O perfil socioeconômico afeta também o desempenho acadêmico dos alunos. O levantamento identificou que a escassez de recursos financeiros prejudica cerca de 29% dos estudantes da federal de Goiás e 24% dos brasileiros. Esse impacto só não é maior do que a falta de disciplina e hábitos para estudos, condição que afeta negativamente o desempenho para 33% da UFG, índice acima da média nacional, que é aproximadamente de 29%.
Dos acadêmicos da Universidade Federal de Goiás, que possui mais de 28 mil alunos e disponibiliza mais de seis mil vagas por ano nos 102 cursos de graduação, além de oferecer 78 pós-graduações, como mestrado, doutorado e especializações; 63,1% dos graduandos são oriundos de escolas públicas e 41,97% são cotistas. A quinta edição da pesquisa da Andifes revela também que em se tratando da realidade social familiar, a maior parte dos alunos é a primeira geração a entrar para o ensino superior.
No recorte da educação familiar, pais que têm Ensino Médio completo representam 62% dos que têm filhos matriculados na UFG, contra 58,4% de mães. Já quando se analisa a presença de pais com Ensino Superior concluído, esse o número cai drasticamente: pais têm 15,1% e mães 20,4%. Quando se trata de pós-graduação o cenário é ainda menor, com pais em 5,8% e mães com 10,7%, o que interfere diretamente na condição financeira familiar.
Cobrança de mensalidade
O perfil dos estudantes, que se mantém consolidado, com poucas variações ao longo das últimas pesquisas da Andifes, atesta que, além de falaciosa a crença de que universidades federais são redutos de ricos, a Proposta de Emenda à Constituição (PEC) Nº 206/2019, que tramita na Câmara dos Deputados com parecer favorável do deputado federal Kim Kataguiri (UB-SP) e objetivo de instituir a cobrança de mensalidades nas universidades federais de todo o Brasil, pode afetar grande parte da sociedade brasileira. Para a reitora da Universidade Federal de Goiás, Angelita Lima, as universidades atendem, na maioria dos casos, estudantes de baixa renda e classe média. Exatamente esse último grupo seria o mais penalizado pela cobrança.

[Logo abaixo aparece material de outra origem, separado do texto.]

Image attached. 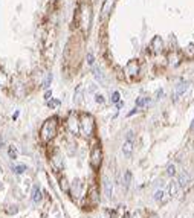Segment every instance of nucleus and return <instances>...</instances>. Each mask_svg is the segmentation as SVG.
Listing matches in <instances>:
<instances>
[{
	"label": "nucleus",
	"mask_w": 194,
	"mask_h": 218,
	"mask_svg": "<svg viewBox=\"0 0 194 218\" xmlns=\"http://www.w3.org/2000/svg\"><path fill=\"white\" fill-rule=\"evenodd\" d=\"M183 55L186 58H194V44H188L185 49H183Z\"/></svg>",
	"instance_id": "nucleus-14"
},
{
	"label": "nucleus",
	"mask_w": 194,
	"mask_h": 218,
	"mask_svg": "<svg viewBox=\"0 0 194 218\" xmlns=\"http://www.w3.org/2000/svg\"><path fill=\"white\" fill-rule=\"evenodd\" d=\"M81 99H83V90H81V87L78 85V87H76V90H75V102H76V104H79V102H81Z\"/></svg>",
	"instance_id": "nucleus-19"
},
{
	"label": "nucleus",
	"mask_w": 194,
	"mask_h": 218,
	"mask_svg": "<svg viewBox=\"0 0 194 218\" xmlns=\"http://www.w3.org/2000/svg\"><path fill=\"white\" fill-rule=\"evenodd\" d=\"M188 182H189V177H188V174H186V172H182V174L179 175L177 185H179V186H182V188H185V186L188 185Z\"/></svg>",
	"instance_id": "nucleus-12"
},
{
	"label": "nucleus",
	"mask_w": 194,
	"mask_h": 218,
	"mask_svg": "<svg viewBox=\"0 0 194 218\" xmlns=\"http://www.w3.org/2000/svg\"><path fill=\"white\" fill-rule=\"evenodd\" d=\"M167 60L170 61V64H171V66H177V64L180 63V52H179V50H176V49L170 50V52L167 54Z\"/></svg>",
	"instance_id": "nucleus-9"
},
{
	"label": "nucleus",
	"mask_w": 194,
	"mask_h": 218,
	"mask_svg": "<svg viewBox=\"0 0 194 218\" xmlns=\"http://www.w3.org/2000/svg\"><path fill=\"white\" fill-rule=\"evenodd\" d=\"M139 72H141L139 61H138V60H132V61H129V64L125 66V73H127V76H130V78H136V76L139 75Z\"/></svg>",
	"instance_id": "nucleus-4"
},
{
	"label": "nucleus",
	"mask_w": 194,
	"mask_h": 218,
	"mask_svg": "<svg viewBox=\"0 0 194 218\" xmlns=\"http://www.w3.org/2000/svg\"><path fill=\"white\" fill-rule=\"evenodd\" d=\"M84 19V22L81 23L83 26H84V29H87L89 28V25H90V9H89V6L87 5H84L83 8H81V14H79V22Z\"/></svg>",
	"instance_id": "nucleus-7"
},
{
	"label": "nucleus",
	"mask_w": 194,
	"mask_h": 218,
	"mask_svg": "<svg viewBox=\"0 0 194 218\" xmlns=\"http://www.w3.org/2000/svg\"><path fill=\"white\" fill-rule=\"evenodd\" d=\"M167 174H168L170 177H173V175H176V166H174L173 163H170V165L167 166Z\"/></svg>",
	"instance_id": "nucleus-21"
},
{
	"label": "nucleus",
	"mask_w": 194,
	"mask_h": 218,
	"mask_svg": "<svg viewBox=\"0 0 194 218\" xmlns=\"http://www.w3.org/2000/svg\"><path fill=\"white\" fill-rule=\"evenodd\" d=\"M170 192H171V195H176V192H177V183L176 182L170 183Z\"/></svg>",
	"instance_id": "nucleus-26"
},
{
	"label": "nucleus",
	"mask_w": 194,
	"mask_h": 218,
	"mask_svg": "<svg viewBox=\"0 0 194 218\" xmlns=\"http://www.w3.org/2000/svg\"><path fill=\"white\" fill-rule=\"evenodd\" d=\"M93 75H95V78L98 79V81H103V72H101V69L98 67V66H93Z\"/></svg>",
	"instance_id": "nucleus-18"
},
{
	"label": "nucleus",
	"mask_w": 194,
	"mask_h": 218,
	"mask_svg": "<svg viewBox=\"0 0 194 218\" xmlns=\"http://www.w3.org/2000/svg\"><path fill=\"white\" fill-rule=\"evenodd\" d=\"M8 154H9V157L14 160V159H17V150H16V147L14 145H11L9 148H8Z\"/></svg>",
	"instance_id": "nucleus-20"
},
{
	"label": "nucleus",
	"mask_w": 194,
	"mask_h": 218,
	"mask_svg": "<svg viewBox=\"0 0 194 218\" xmlns=\"http://www.w3.org/2000/svg\"><path fill=\"white\" fill-rule=\"evenodd\" d=\"M148 102H150V98H138V99H136V108L145 107Z\"/></svg>",
	"instance_id": "nucleus-17"
},
{
	"label": "nucleus",
	"mask_w": 194,
	"mask_h": 218,
	"mask_svg": "<svg viewBox=\"0 0 194 218\" xmlns=\"http://www.w3.org/2000/svg\"><path fill=\"white\" fill-rule=\"evenodd\" d=\"M188 90V82L186 81H180V82H177L176 84V87H174V92H173V99L176 101L179 96H182L185 92Z\"/></svg>",
	"instance_id": "nucleus-6"
},
{
	"label": "nucleus",
	"mask_w": 194,
	"mask_h": 218,
	"mask_svg": "<svg viewBox=\"0 0 194 218\" xmlns=\"http://www.w3.org/2000/svg\"><path fill=\"white\" fill-rule=\"evenodd\" d=\"M115 3H116V0H104L103 8H101V20H106V19L112 14Z\"/></svg>",
	"instance_id": "nucleus-5"
},
{
	"label": "nucleus",
	"mask_w": 194,
	"mask_h": 218,
	"mask_svg": "<svg viewBox=\"0 0 194 218\" xmlns=\"http://www.w3.org/2000/svg\"><path fill=\"white\" fill-rule=\"evenodd\" d=\"M90 163L93 166V169H98L103 163V150L100 145H96L93 150H92V154H90Z\"/></svg>",
	"instance_id": "nucleus-3"
},
{
	"label": "nucleus",
	"mask_w": 194,
	"mask_h": 218,
	"mask_svg": "<svg viewBox=\"0 0 194 218\" xmlns=\"http://www.w3.org/2000/svg\"><path fill=\"white\" fill-rule=\"evenodd\" d=\"M57 130H58V119H57V118H51V119H48V121L43 124L41 131H40L41 140H43V142H49V140H52V139L57 136Z\"/></svg>",
	"instance_id": "nucleus-1"
},
{
	"label": "nucleus",
	"mask_w": 194,
	"mask_h": 218,
	"mask_svg": "<svg viewBox=\"0 0 194 218\" xmlns=\"http://www.w3.org/2000/svg\"><path fill=\"white\" fill-rule=\"evenodd\" d=\"M164 49H165L164 40H162L160 37H154V38L151 40V50H153L154 54H162Z\"/></svg>",
	"instance_id": "nucleus-8"
},
{
	"label": "nucleus",
	"mask_w": 194,
	"mask_h": 218,
	"mask_svg": "<svg viewBox=\"0 0 194 218\" xmlns=\"http://www.w3.org/2000/svg\"><path fill=\"white\" fill-rule=\"evenodd\" d=\"M95 99H96V102H98V104H103V102H104V96H101V95H96Z\"/></svg>",
	"instance_id": "nucleus-30"
},
{
	"label": "nucleus",
	"mask_w": 194,
	"mask_h": 218,
	"mask_svg": "<svg viewBox=\"0 0 194 218\" xmlns=\"http://www.w3.org/2000/svg\"><path fill=\"white\" fill-rule=\"evenodd\" d=\"M191 130L194 131V119H192V122H191Z\"/></svg>",
	"instance_id": "nucleus-33"
},
{
	"label": "nucleus",
	"mask_w": 194,
	"mask_h": 218,
	"mask_svg": "<svg viewBox=\"0 0 194 218\" xmlns=\"http://www.w3.org/2000/svg\"><path fill=\"white\" fill-rule=\"evenodd\" d=\"M104 192H106V197H107V198L112 197V183H110L107 178L104 180Z\"/></svg>",
	"instance_id": "nucleus-16"
},
{
	"label": "nucleus",
	"mask_w": 194,
	"mask_h": 218,
	"mask_svg": "<svg viewBox=\"0 0 194 218\" xmlns=\"http://www.w3.org/2000/svg\"><path fill=\"white\" fill-rule=\"evenodd\" d=\"M130 185H132V172H130V171H125V174H124V188L129 189Z\"/></svg>",
	"instance_id": "nucleus-15"
},
{
	"label": "nucleus",
	"mask_w": 194,
	"mask_h": 218,
	"mask_svg": "<svg viewBox=\"0 0 194 218\" xmlns=\"http://www.w3.org/2000/svg\"><path fill=\"white\" fill-rule=\"evenodd\" d=\"M26 171V165H17V166H14V172L16 174H23Z\"/></svg>",
	"instance_id": "nucleus-22"
},
{
	"label": "nucleus",
	"mask_w": 194,
	"mask_h": 218,
	"mask_svg": "<svg viewBox=\"0 0 194 218\" xmlns=\"http://www.w3.org/2000/svg\"><path fill=\"white\" fill-rule=\"evenodd\" d=\"M75 116H72L69 121H67V127H69V130L72 131V133H78L79 131V121H76V119H73Z\"/></svg>",
	"instance_id": "nucleus-10"
},
{
	"label": "nucleus",
	"mask_w": 194,
	"mask_h": 218,
	"mask_svg": "<svg viewBox=\"0 0 194 218\" xmlns=\"http://www.w3.org/2000/svg\"><path fill=\"white\" fill-rule=\"evenodd\" d=\"M79 131L84 136H92L95 131V119L90 113H81L79 115Z\"/></svg>",
	"instance_id": "nucleus-2"
},
{
	"label": "nucleus",
	"mask_w": 194,
	"mask_h": 218,
	"mask_svg": "<svg viewBox=\"0 0 194 218\" xmlns=\"http://www.w3.org/2000/svg\"><path fill=\"white\" fill-rule=\"evenodd\" d=\"M51 96H52V92H51V90H48V92H46V95H44V99H48V101H49V99H51Z\"/></svg>",
	"instance_id": "nucleus-31"
},
{
	"label": "nucleus",
	"mask_w": 194,
	"mask_h": 218,
	"mask_svg": "<svg viewBox=\"0 0 194 218\" xmlns=\"http://www.w3.org/2000/svg\"><path fill=\"white\" fill-rule=\"evenodd\" d=\"M162 198H164V191H157V192L154 194V200H156V201H160Z\"/></svg>",
	"instance_id": "nucleus-29"
},
{
	"label": "nucleus",
	"mask_w": 194,
	"mask_h": 218,
	"mask_svg": "<svg viewBox=\"0 0 194 218\" xmlns=\"http://www.w3.org/2000/svg\"><path fill=\"white\" fill-rule=\"evenodd\" d=\"M60 188L64 191V192H69V186H67V180L63 177L61 180H60Z\"/></svg>",
	"instance_id": "nucleus-23"
},
{
	"label": "nucleus",
	"mask_w": 194,
	"mask_h": 218,
	"mask_svg": "<svg viewBox=\"0 0 194 218\" xmlns=\"http://www.w3.org/2000/svg\"><path fill=\"white\" fill-rule=\"evenodd\" d=\"M119 99H121V93H119V92H113V93H112V102H113V104H118Z\"/></svg>",
	"instance_id": "nucleus-25"
},
{
	"label": "nucleus",
	"mask_w": 194,
	"mask_h": 218,
	"mask_svg": "<svg viewBox=\"0 0 194 218\" xmlns=\"http://www.w3.org/2000/svg\"><path fill=\"white\" fill-rule=\"evenodd\" d=\"M150 218H157V216H156V215H151V216H150Z\"/></svg>",
	"instance_id": "nucleus-34"
},
{
	"label": "nucleus",
	"mask_w": 194,
	"mask_h": 218,
	"mask_svg": "<svg viewBox=\"0 0 194 218\" xmlns=\"http://www.w3.org/2000/svg\"><path fill=\"white\" fill-rule=\"evenodd\" d=\"M51 82H52V73H48L46 79L43 81V87H44V88H48V87L51 85Z\"/></svg>",
	"instance_id": "nucleus-24"
},
{
	"label": "nucleus",
	"mask_w": 194,
	"mask_h": 218,
	"mask_svg": "<svg viewBox=\"0 0 194 218\" xmlns=\"http://www.w3.org/2000/svg\"><path fill=\"white\" fill-rule=\"evenodd\" d=\"M5 79H6L5 75H0V82H5Z\"/></svg>",
	"instance_id": "nucleus-32"
},
{
	"label": "nucleus",
	"mask_w": 194,
	"mask_h": 218,
	"mask_svg": "<svg viewBox=\"0 0 194 218\" xmlns=\"http://www.w3.org/2000/svg\"><path fill=\"white\" fill-rule=\"evenodd\" d=\"M2 144H3V142H2V140H0V145H2Z\"/></svg>",
	"instance_id": "nucleus-35"
},
{
	"label": "nucleus",
	"mask_w": 194,
	"mask_h": 218,
	"mask_svg": "<svg viewBox=\"0 0 194 218\" xmlns=\"http://www.w3.org/2000/svg\"><path fill=\"white\" fill-rule=\"evenodd\" d=\"M122 153L125 157H130L132 153H133V140H125L124 145H122Z\"/></svg>",
	"instance_id": "nucleus-11"
},
{
	"label": "nucleus",
	"mask_w": 194,
	"mask_h": 218,
	"mask_svg": "<svg viewBox=\"0 0 194 218\" xmlns=\"http://www.w3.org/2000/svg\"><path fill=\"white\" fill-rule=\"evenodd\" d=\"M93 63H95V57H93V54H87V64H90V66H93Z\"/></svg>",
	"instance_id": "nucleus-28"
},
{
	"label": "nucleus",
	"mask_w": 194,
	"mask_h": 218,
	"mask_svg": "<svg viewBox=\"0 0 194 218\" xmlns=\"http://www.w3.org/2000/svg\"><path fill=\"white\" fill-rule=\"evenodd\" d=\"M40 200H41V191H40L38 186H34V188H32V201L38 203Z\"/></svg>",
	"instance_id": "nucleus-13"
},
{
	"label": "nucleus",
	"mask_w": 194,
	"mask_h": 218,
	"mask_svg": "<svg viewBox=\"0 0 194 218\" xmlns=\"http://www.w3.org/2000/svg\"><path fill=\"white\" fill-rule=\"evenodd\" d=\"M58 105H60V101H58V99H52V101H49V102H48V107H51V108L58 107Z\"/></svg>",
	"instance_id": "nucleus-27"
}]
</instances>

“Os estudantes que estão sendo apontados como que podem pagar, são filhos da classe média, são trabalhadores. Em geral, a classe média será profundamente afetada por isso, e os riscos que podem pagar de fato, não estudam nas escolas brasileiras, eles estudam nas escolas estrangeiras”, avalia. Ela refuta também o argumento de que os recursos provenientes das mensalidades custeariam o ensino superior público. “Essa possibilidade de entrada de recursos não é suficiente para manter uma instituição. Um sistema público de ensino não se mantém com mensalidades, ele se mantém como política pública de Estado e com investimento em ensino, pesquisa e extensão. É falacioso achar que isso vai resolver o problema do financiamento das universidades, não vai, como não resolve o problema das universidades privadas, que muitas para existirem lançam mão de programas do Estado, como o Pro-Uni, por exemplo”, crava.